Le second nouvel élément doctrinal est le processus d’autonomisation et de développement des Forces d’autodéfense. Cantonnées jusqu’alors à un rôle d’appoint, et leur inscription dans un jeu d’alliances et de coopérations stratégiques régionales renforcées. Reste à savoir ce qu’il adviendra du traité de coopération avec les États-Unis, le président élu Donald Trump ayant annoncé sa volonté de se désengager de la zone à défaut d’une hausse de la contribution financière du Japon. Shinzo Abe s’est rendu à New York quelques heures après l’élection de Donald Trump afin de réaffirmer les liens entre les deux pays, mais surtout de rassurer l’opinion.
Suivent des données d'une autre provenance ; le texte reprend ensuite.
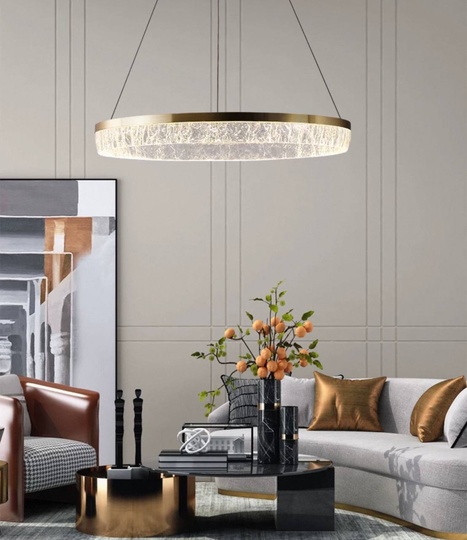 Люстра подвесная, медь, ПММА, ABDUL 100*8, металл, LED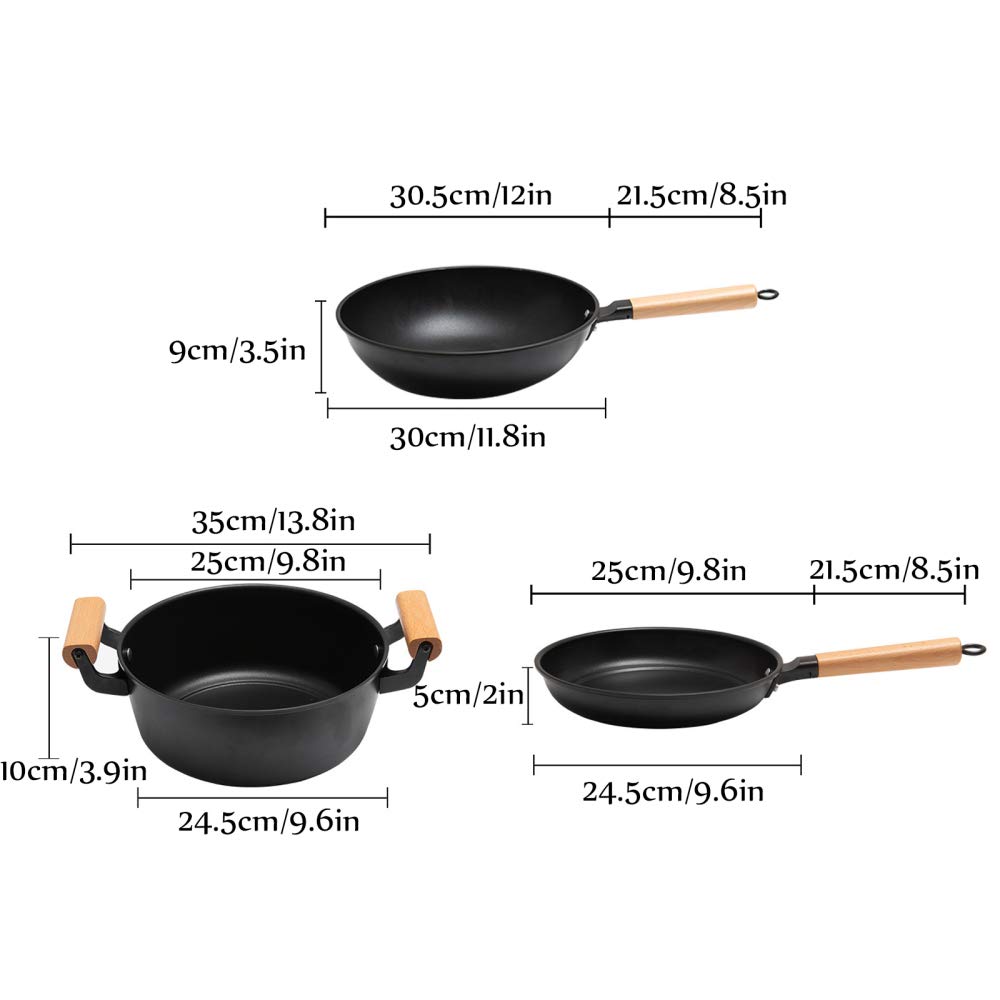 Garnek do gotowania, zestawy naczyń bezstronnych, żelazne garnki i patelnie, patelnia i zestaw rondla odpowiednie dla wszystkich pieców, w tym indukcji, 3PCS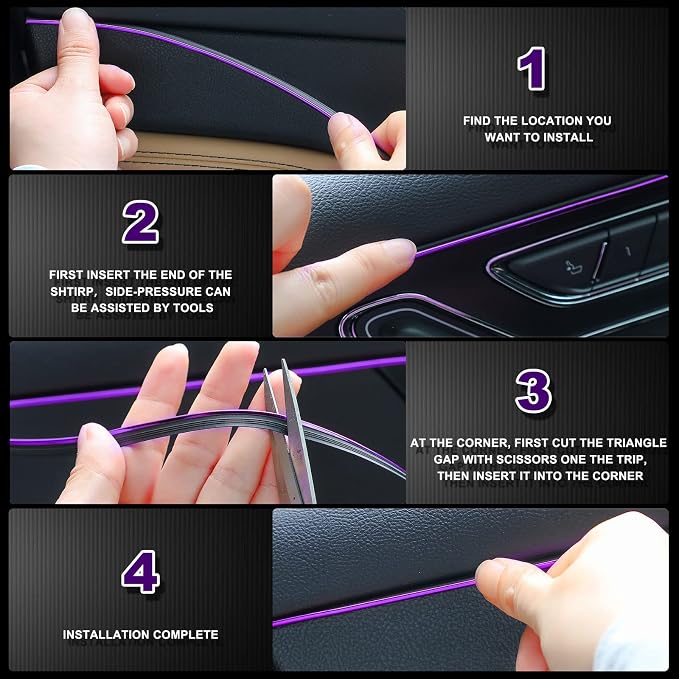 Frienda 25 Pack Universal Car Vent Trim Strips and Cup Mats Set 20 Pcs 16 Feet Air Conditioner Outlet Decor with Installation Tool 4 Pcs Non Slip Cup Holders Mats DIY Trim Accessories(Purple)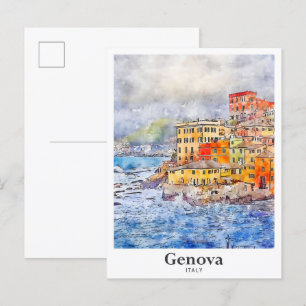 Genua Italien Reise Wasserfarben Skizze Handgezeic Postkarte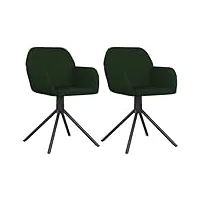 vidaxl 2x chaises pivotantes de salle à manger fauteuils à dîner chaises de cuisine chaises de repas hauteur réglable vert foncé velours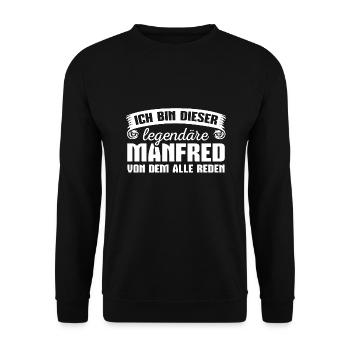 Manfred Vorname Geschenk - Unisex Pullover - Schwarz - Vorne - Alina (178cm) & Michal (187cm)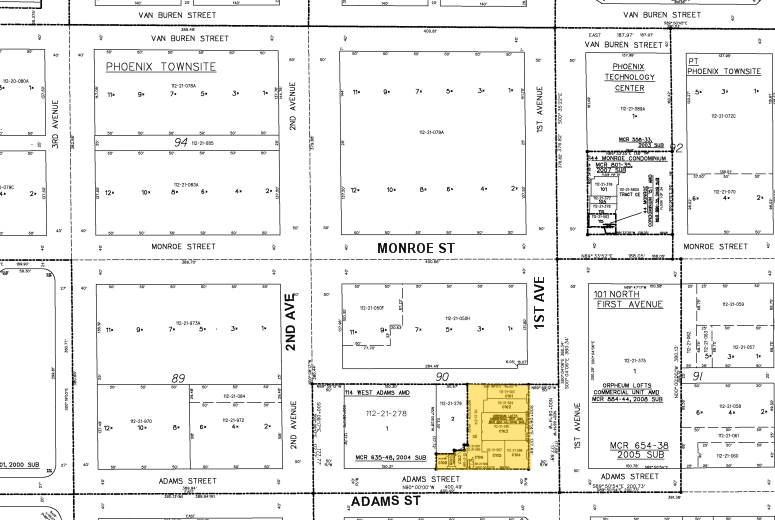 114 W Adams St, Phoenix, AZ for sale - Plat Map - Image 1 of 1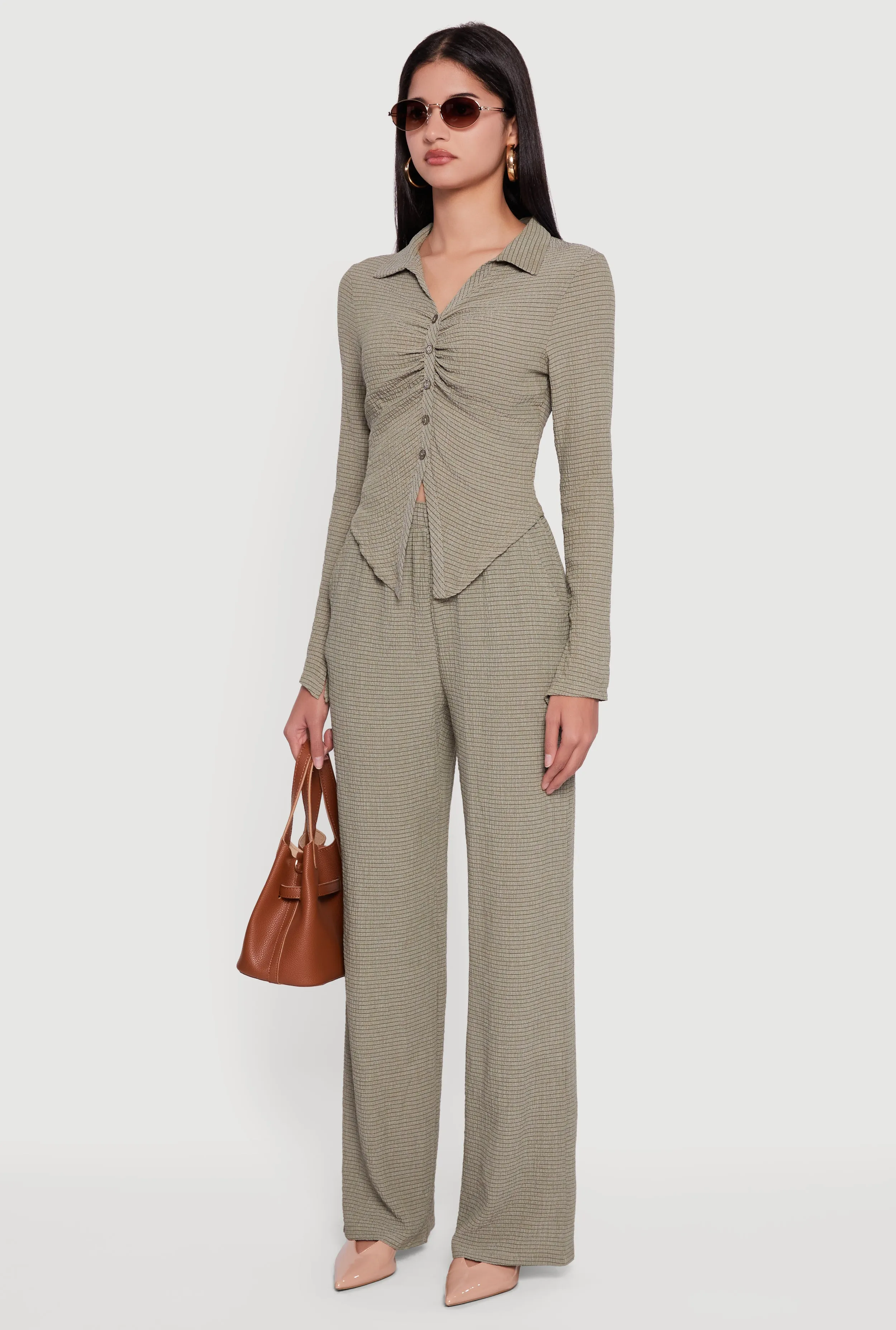 Long Sleeve Seersucker Button Front Shirt sold by Rainbow product image thumbnail 5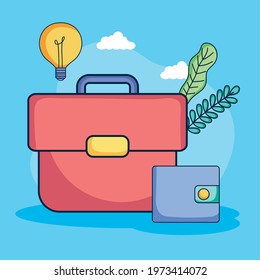 suitcase and wallet of invest theme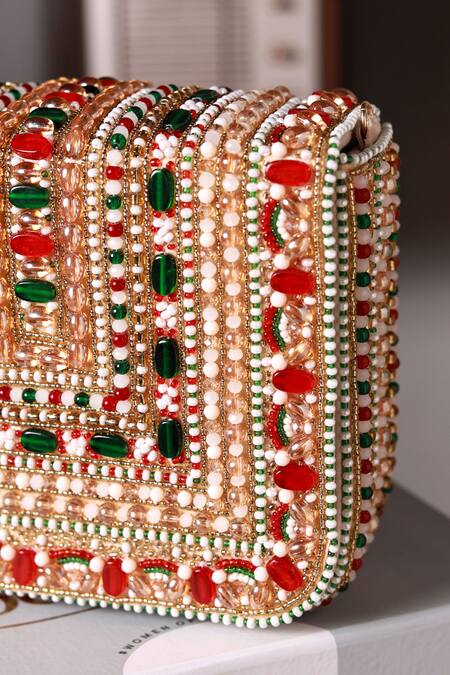 Buy_The Tan Clan_Multi Color Beads, Stones Abby Flapover Bag 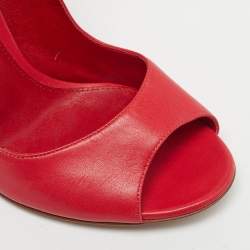 Pre Owned حذاء بوت للكاحل جيانفيتو روسي سويدي أحمر لامع بمقاس 37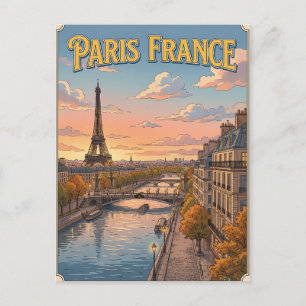 Tarjeta postal de viaje de anime vintage de París 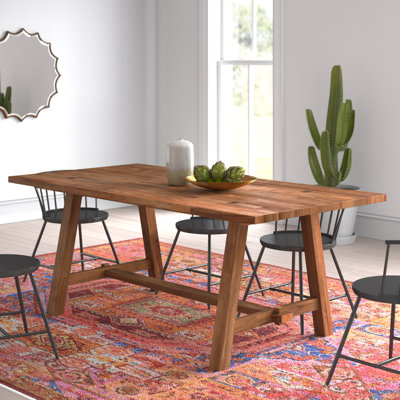 Alexa 78.5" L Acacia Solid Wood Trestle Dining Table by Mistana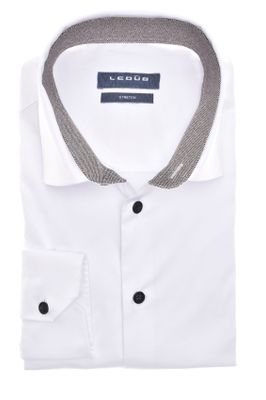 Ledub Ledub overhemd mouwlengte 7 stretch wit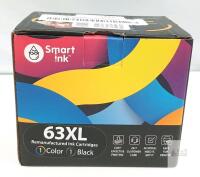 Smart Ink 63XL Remanufactured Ink Cartridges &ndash; 1 Black, 1 Tri-Color, High Yield, Compatible with HP DeskJet, ENVY, and OfficeJet Printers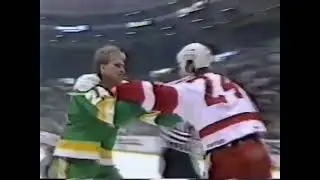 Bob Probert Vs. Willi Plett Mar. 5th, 1987 (Minnesota Feed)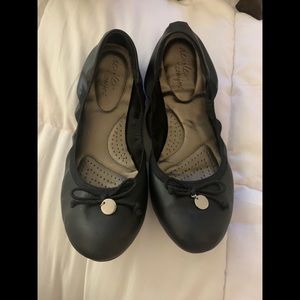 Black Ballet Flats Size 9W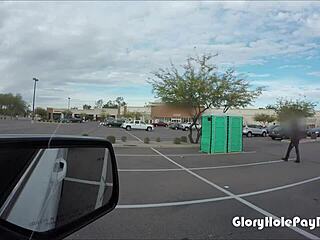 hardaware store girl sucking cock in parking lot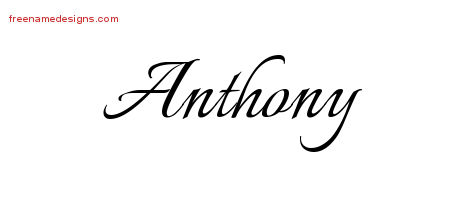 Calligraphic Name Tattoo Designs Anthony Free Graphic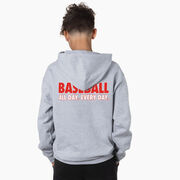Baseball Hooded Sweatshirt - Baseball All Day Everyday (Back Design)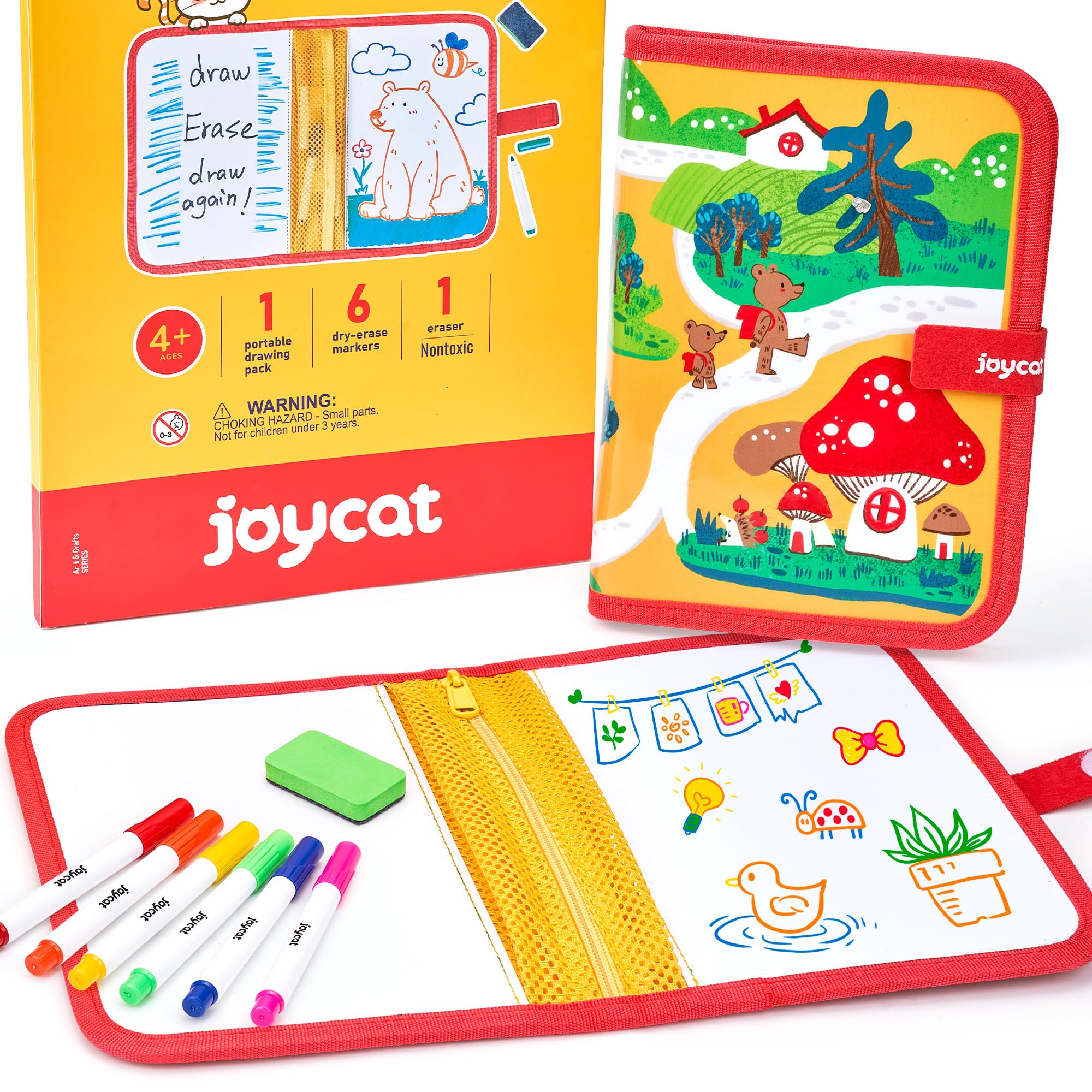 Photo 1 of 10-Inch Dual-Sided Dry Erase Travel Board for Kids with Zippered Storage - Portable Whiteboard Set with 6 Markers, Eraser.Coloring & Drawing Busy Book, Lightweight Foldable Activity Gifts for Kid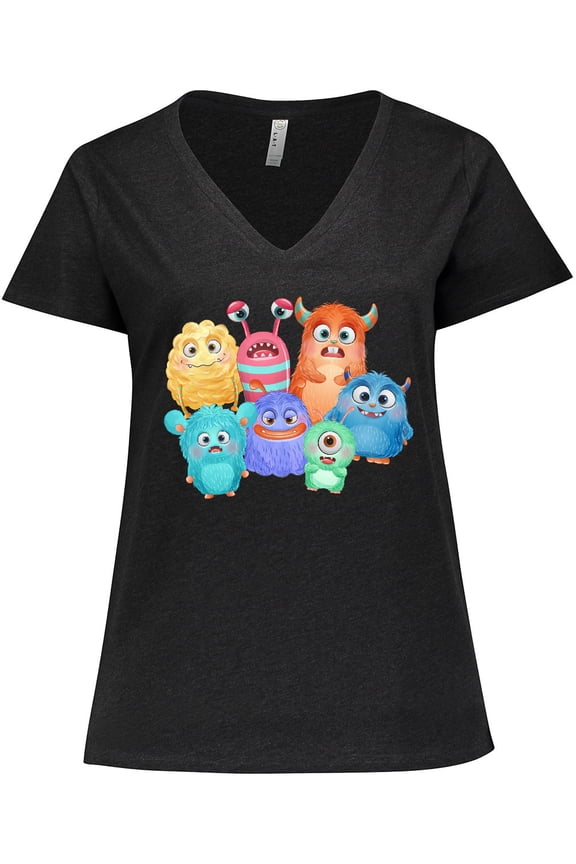 Halloween Monsters Women's Plus Size V-Neck T-Shirt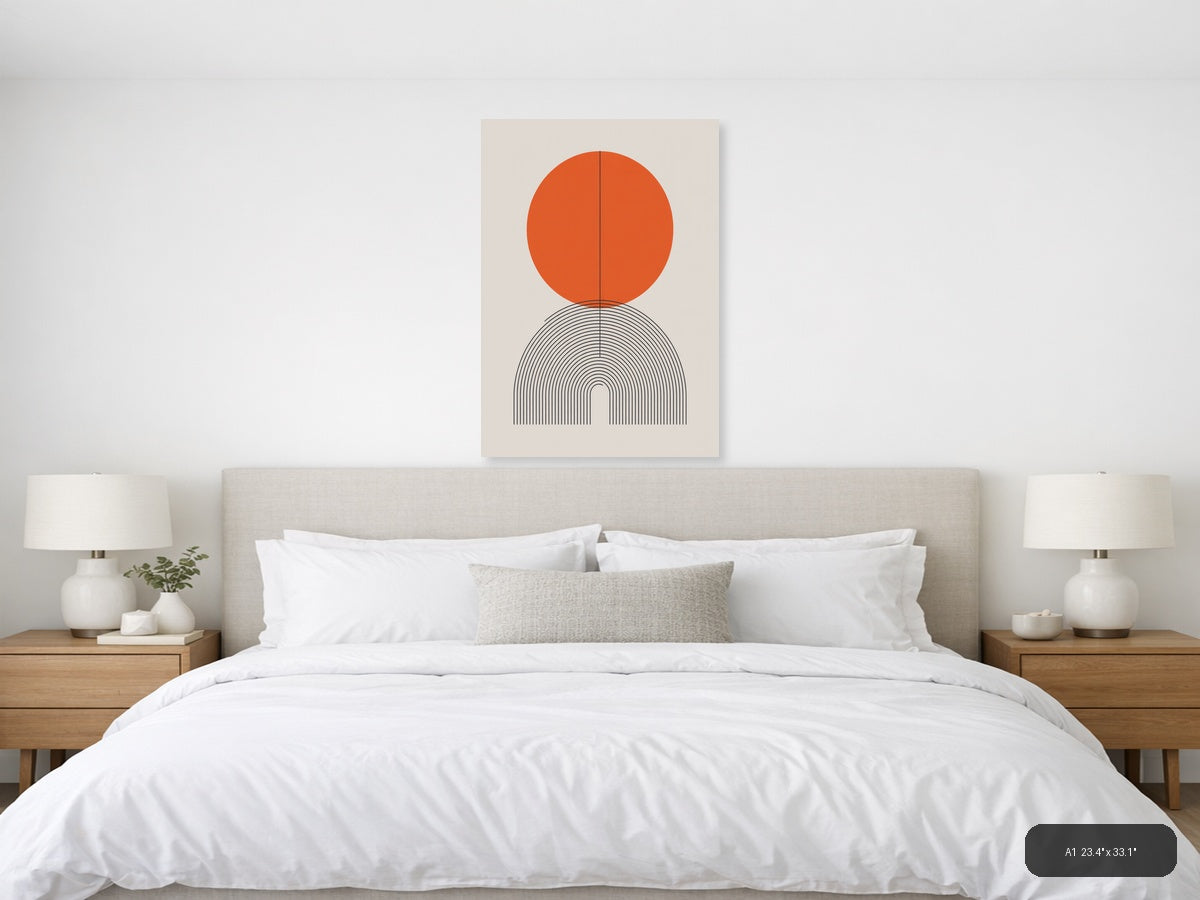 Orange Circle with Line Art Arch Minimalist Wall Art — A1 / Bedroom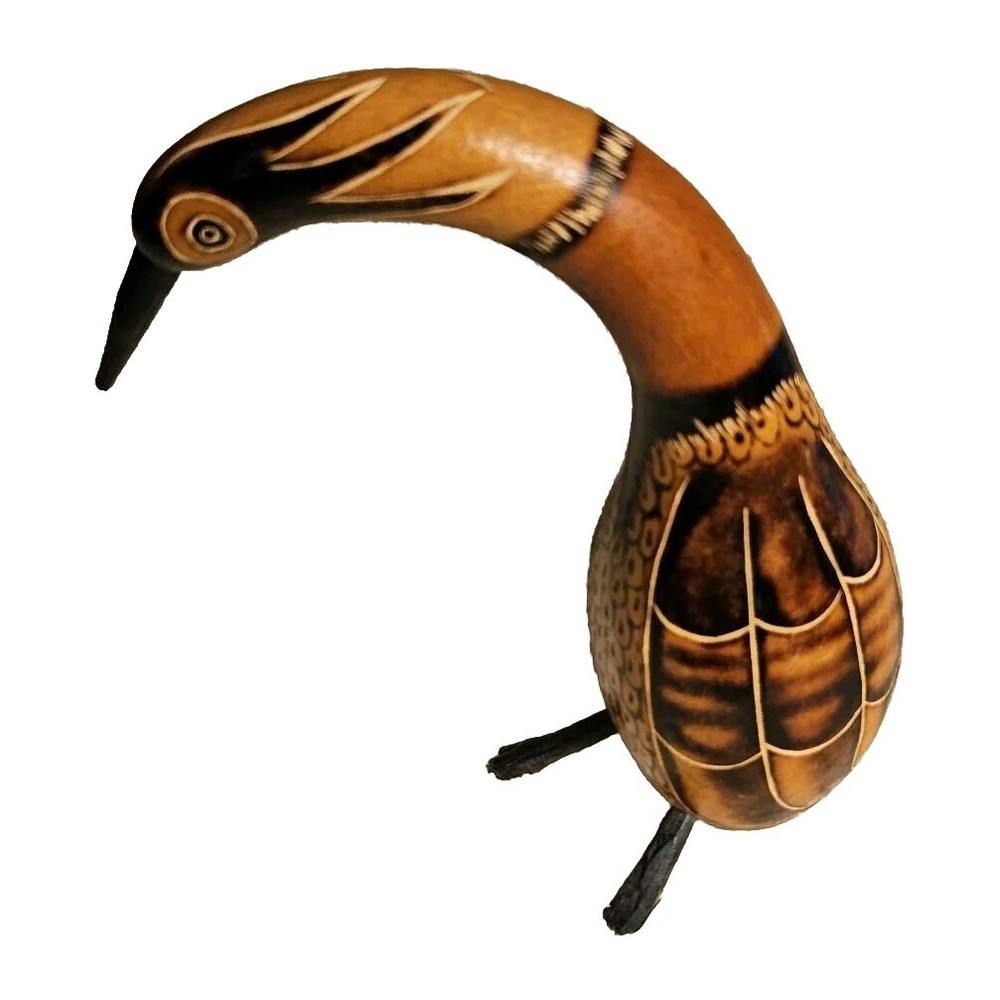 Hand Painted Andean Peruvian  Bird Gourd 5 1/2"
“On va sans doute avoir le retour du débat sur la nucléarisation possible de ces pays”, juge Céline Pajon, spécialiste du Japon à l’Institut français des relations internationales (Ifri). Le Japon, qui dispose de capacités d’enrichissement d’uranium, de recyclage de plutonium et d’un programme spatial pourrait en effet décider de se doter de l’arme nucléaire en cas d’abandon de la politique du Pivot vers le Pacifique lancé par l’administration Obama. Mais Takashi Kawakami de l’Institut des Etudes mondiales de l’Université de Takushoku, juge insurmontables dans le seul pays à avoir subi une attaque atomique, l’opposition de la population, les difficultés d’amendement de la Constitution et la nécessité de quitter le Traité de Non-Prolifération des armes nucléaires.

En somme, le Japon prendra les armes pour répondre à toute agression, mais on peut légitimement douter de la mise en place d’une doctrine militaire plus offensive. Les souvenirs de la défaite de 1945 et de l’infamante occupation qui s’en suivit sont bien trop ancrés dans les esprits pour que Tokyo prenne la responsabilité de tirer le premier.